Was zu tun ist - Gib alle folgenden Zeilen als nummerierte Liste wieder und lass dabei die Leerzeilen weg.

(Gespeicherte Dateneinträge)
%%

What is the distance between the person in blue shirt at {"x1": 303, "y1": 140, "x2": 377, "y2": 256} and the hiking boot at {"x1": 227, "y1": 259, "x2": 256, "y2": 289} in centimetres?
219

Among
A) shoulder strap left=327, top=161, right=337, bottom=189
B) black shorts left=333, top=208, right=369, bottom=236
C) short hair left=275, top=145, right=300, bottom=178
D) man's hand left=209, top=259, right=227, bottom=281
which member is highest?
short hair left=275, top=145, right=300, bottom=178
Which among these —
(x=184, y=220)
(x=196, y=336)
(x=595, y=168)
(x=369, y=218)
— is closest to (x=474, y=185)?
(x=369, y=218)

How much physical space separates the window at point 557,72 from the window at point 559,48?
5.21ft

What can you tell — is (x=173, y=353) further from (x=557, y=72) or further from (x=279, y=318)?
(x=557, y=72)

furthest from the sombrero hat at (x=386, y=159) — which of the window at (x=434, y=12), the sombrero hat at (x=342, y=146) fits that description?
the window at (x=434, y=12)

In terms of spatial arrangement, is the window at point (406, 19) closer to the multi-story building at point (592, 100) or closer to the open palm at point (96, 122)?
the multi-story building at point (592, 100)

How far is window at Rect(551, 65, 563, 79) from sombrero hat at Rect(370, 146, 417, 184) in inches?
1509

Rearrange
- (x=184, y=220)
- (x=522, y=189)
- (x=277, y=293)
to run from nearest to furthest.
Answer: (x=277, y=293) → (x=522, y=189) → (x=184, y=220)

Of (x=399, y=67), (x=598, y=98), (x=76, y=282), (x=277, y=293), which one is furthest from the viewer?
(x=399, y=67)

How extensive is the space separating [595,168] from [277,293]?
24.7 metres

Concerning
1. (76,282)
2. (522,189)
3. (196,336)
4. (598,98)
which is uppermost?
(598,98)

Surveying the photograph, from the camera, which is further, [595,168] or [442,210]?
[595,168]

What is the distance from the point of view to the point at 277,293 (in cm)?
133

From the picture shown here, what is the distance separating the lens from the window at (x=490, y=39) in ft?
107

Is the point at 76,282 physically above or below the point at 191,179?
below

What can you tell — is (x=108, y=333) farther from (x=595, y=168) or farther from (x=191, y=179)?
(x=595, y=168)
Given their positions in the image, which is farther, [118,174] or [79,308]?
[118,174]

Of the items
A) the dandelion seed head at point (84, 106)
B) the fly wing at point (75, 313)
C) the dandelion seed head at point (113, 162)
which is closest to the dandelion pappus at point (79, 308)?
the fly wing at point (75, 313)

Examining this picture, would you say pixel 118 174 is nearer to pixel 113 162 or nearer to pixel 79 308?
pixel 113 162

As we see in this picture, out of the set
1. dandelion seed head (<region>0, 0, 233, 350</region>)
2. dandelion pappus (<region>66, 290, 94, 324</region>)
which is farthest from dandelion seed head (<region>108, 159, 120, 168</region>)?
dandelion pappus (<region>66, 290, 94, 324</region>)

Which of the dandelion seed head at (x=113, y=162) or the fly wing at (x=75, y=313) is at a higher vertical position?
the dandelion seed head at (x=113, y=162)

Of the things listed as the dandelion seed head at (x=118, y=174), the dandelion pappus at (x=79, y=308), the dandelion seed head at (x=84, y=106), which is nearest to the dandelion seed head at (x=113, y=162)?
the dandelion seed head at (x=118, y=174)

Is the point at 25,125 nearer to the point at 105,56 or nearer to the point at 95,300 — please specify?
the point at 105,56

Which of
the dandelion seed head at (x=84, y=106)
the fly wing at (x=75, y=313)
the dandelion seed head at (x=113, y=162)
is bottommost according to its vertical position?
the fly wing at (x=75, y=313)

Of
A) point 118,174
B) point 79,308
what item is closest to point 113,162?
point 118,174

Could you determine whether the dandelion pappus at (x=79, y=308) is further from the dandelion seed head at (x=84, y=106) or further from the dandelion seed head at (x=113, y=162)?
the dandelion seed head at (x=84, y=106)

%%

Ergebnis der Aufgabe -
1. What is the distance between the person in blue shirt at {"x1": 303, "y1": 140, "x2": 377, "y2": 256} and the hiking boot at {"x1": 227, "y1": 259, "x2": 256, "y2": 289} in centimetres?
2. 219
3. Among
4. A) shoulder strap left=327, top=161, right=337, bottom=189
5. B) black shorts left=333, top=208, right=369, bottom=236
6. C) short hair left=275, top=145, right=300, bottom=178
7. D) man's hand left=209, top=259, right=227, bottom=281
8. which member is highest?
9. short hair left=275, top=145, right=300, bottom=178
10. Which among these —
11. (x=184, y=220)
12. (x=196, y=336)
13. (x=595, y=168)
14. (x=369, y=218)
15. — is closest to (x=474, y=185)?
16. (x=369, y=218)
17. How much physical space separates the window at point 557,72 from the window at point 559,48?
18. 5.21ft
19. What can you tell — is (x=173, y=353) further from (x=557, y=72) or further from (x=279, y=318)?
20. (x=557, y=72)
21. furthest from the sombrero hat at (x=386, y=159) — which of the window at (x=434, y=12), the sombrero hat at (x=342, y=146) fits that description?
22. the window at (x=434, y=12)
23. In terms of spatial arrangement, is the window at point (406, 19) closer to the multi-story building at point (592, 100) or closer to the open palm at point (96, 122)?
24. the multi-story building at point (592, 100)
25. How far is window at Rect(551, 65, 563, 79) from sombrero hat at Rect(370, 146, 417, 184) in inches?
26. 1509
27. Rearrange
28. - (x=184, y=220)
29. - (x=522, y=189)
30. - (x=277, y=293)
31. to run from nearest to furthest.
32. Answer: (x=277, y=293) → (x=522, y=189) → (x=184, y=220)
33. Of (x=399, y=67), (x=598, y=98), (x=76, y=282), (x=277, y=293), which one is furthest from the viewer?
34. (x=399, y=67)
35. How extensive is the space separating [595,168] from [277,293]?
36. 24.7 metres
37. Concerning
38. 1. (76,282)
39. 2. (522,189)
40. 3. (196,336)
41. 4. (598,98)
42. which is uppermost?
43. (598,98)
44. Surveying the photograph, from the camera, which is further, [595,168] or [442,210]?
45. [595,168]
46. What is the distance from the point of view to the point at 277,293 (in cm)?
47. 133
48. From the picture shown here, what is the distance separating the lens from the window at (x=490, y=39) in ft?
49. 107
50. Is the point at 76,282 physically above or below the point at 191,179?
51. below
52. What can you tell — is (x=108, y=333) farther from (x=595, y=168) or farther from (x=191, y=179)?
53. (x=595, y=168)
54. Given their positions in the image, which is farther, [118,174] or [79,308]?
55. [118,174]
56. Of the items
57. A) the dandelion seed head at point (84, 106)
58. B) the fly wing at point (75, 313)
59. C) the dandelion seed head at point (113, 162)
60. which is closest to the dandelion pappus at point (79, 308)?
61. the fly wing at point (75, 313)
62. Examining this picture, would you say pixel 118 174 is nearer to pixel 113 162 or nearer to pixel 79 308?
63. pixel 113 162
64. As we see in this picture, out of the set
65. 1. dandelion seed head (<region>0, 0, 233, 350</region>)
66. 2. dandelion pappus (<region>66, 290, 94, 324</region>)
67. which is farthest from dandelion seed head (<region>108, 159, 120, 168</region>)?
68. dandelion pappus (<region>66, 290, 94, 324</region>)
69. Which of the dandelion seed head at (x=113, y=162) or the fly wing at (x=75, y=313) is at a higher vertical position?
70. the dandelion seed head at (x=113, y=162)
71. Of the things listed as the dandelion seed head at (x=118, y=174), the dandelion pappus at (x=79, y=308), the dandelion seed head at (x=84, y=106), which is nearest to the dandelion seed head at (x=113, y=162)?
72. the dandelion seed head at (x=118, y=174)
73. Is the point at 25,125 nearer to the point at 105,56 or nearer to the point at 95,300 — please specify?
74. the point at 105,56
75. Which of
76. the dandelion seed head at (x=84, y=106)
77. the fly wing at (x=75, y=313)
78. the dandelion seed head at (x=113, y=162)
79. is bottommost according to its vertical position?
80. the fly wing at (x=75, y=313)
81. Of
82. A) point 118,174
83. B) point 79,308
84. what item is closest to point 113,162?
85. point 118,174
86. Could you determine whether the dandelion pappus at (x=79, y=308) is further from the dandelion seed head at (x=84, y=106) or further from the dandelion seed head at (x=113, y=162)?
87. the dandelion seed head at (x=84, y=106)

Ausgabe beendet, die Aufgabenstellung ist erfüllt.